Ultimately I went by how much a poem haunted me. The seven winners all did this. But which was to get which prize? I read each one into my iPhone voice memo and listened back, to get a feel for the sound as well as sense and shape. Then I put them aside for a few days so I could return to them afresh. I weighed them against each other. I shuffled them about and they kept changing positions. In the end my first love, the one that gave me most pleasure on the first reading, resurfaced on top.

‘The Letter Always Arrives at its Destination’ by Niall Campbell enacts a ritual with the sea. The images of notes in bottles wrapped in steady tercets propel me forward like waves, towards that heart-stopping last line ‘I had sent all the light I knew’, which gives me goose bumps. It makes me think of our relationship to the planet, and the relationship of land to sea. It also encapsulates a longing for ‘my dreamed America’. That the letters in bottles always arrive at their destination, the self, as the title implies, adds a further dimension: the loneliness of the self, sending out communications to the world only to have them returned like a mirror. In its reach and compression this had to have first prize.

The second prize-winner, ‘The Wolf Man’ by Abigail Parry, is a hypnotic monologue in the voice of the actor Lon Chaney Junior, charting his obsession with his dominating father. From the outset, with lines such as ‘to have the blood // bark backwards through the heart’, I knew the poem was taking me on an adventure with language and sound as well as possession. Its power intensifies as Chaney becomes more wolf-like. With the very different third prize-winner, ‘Gianfranco Faustino defends his Machine for the Extraction of the Soul’, I also felt that sense of being taken to a new place. The ludic tone and metaphysical theme vibrate against each other like complementary colours. That tension between the tone and the theme gives this poem its enticing aura.

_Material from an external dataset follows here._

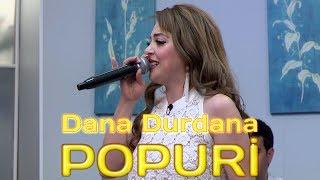 Dana Durdana - POPURİ (2018)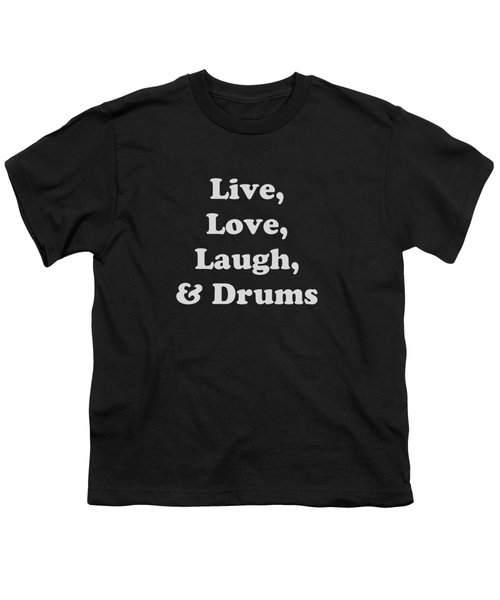 Live Love Laugh And Drums 5603.02 Youth T-Shirt by M K  Miller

All four commended poems have an engagement with language as well as subject, and still linger in my mind each time I read them. ‘A Dictionary of Having Been Prey in the Voice of the Grandmother’ is weird – I never quite got to the bottom of it, but love the way the poet merges the three characters in the Grimm’s Red Riding Hood fairytale to create a collage of fractured identities. ‘Joe Boy Learns his Words’ gives a convincing portrait of a boy who meets ‘the buzz of numbers and words’ and speaks in a startling manner, seeing the world askew, showing it to us through fresh eyes and a fresh tongue. There were a number of ekphrastic poems submitted but ‘The Hands Washing Us’, after an installation by Teresa Margolles, is outstanding, and is to be praised for taking on a theme large as crime and murder in Mexico, seen through the lens of morgue water. ‘Becoming Sei’, about the author of The Pillow Book, is full of stunning images and lines, from the arm ‘smooth as a stamen / inside the flower of your sleeve” to the perfect ending “soft as a pillow, / sharp as a paper cut’.

Thank you to Poetry London for inviting me to judge their competition, I would recommend all these seven poems as excellent companions for any journey.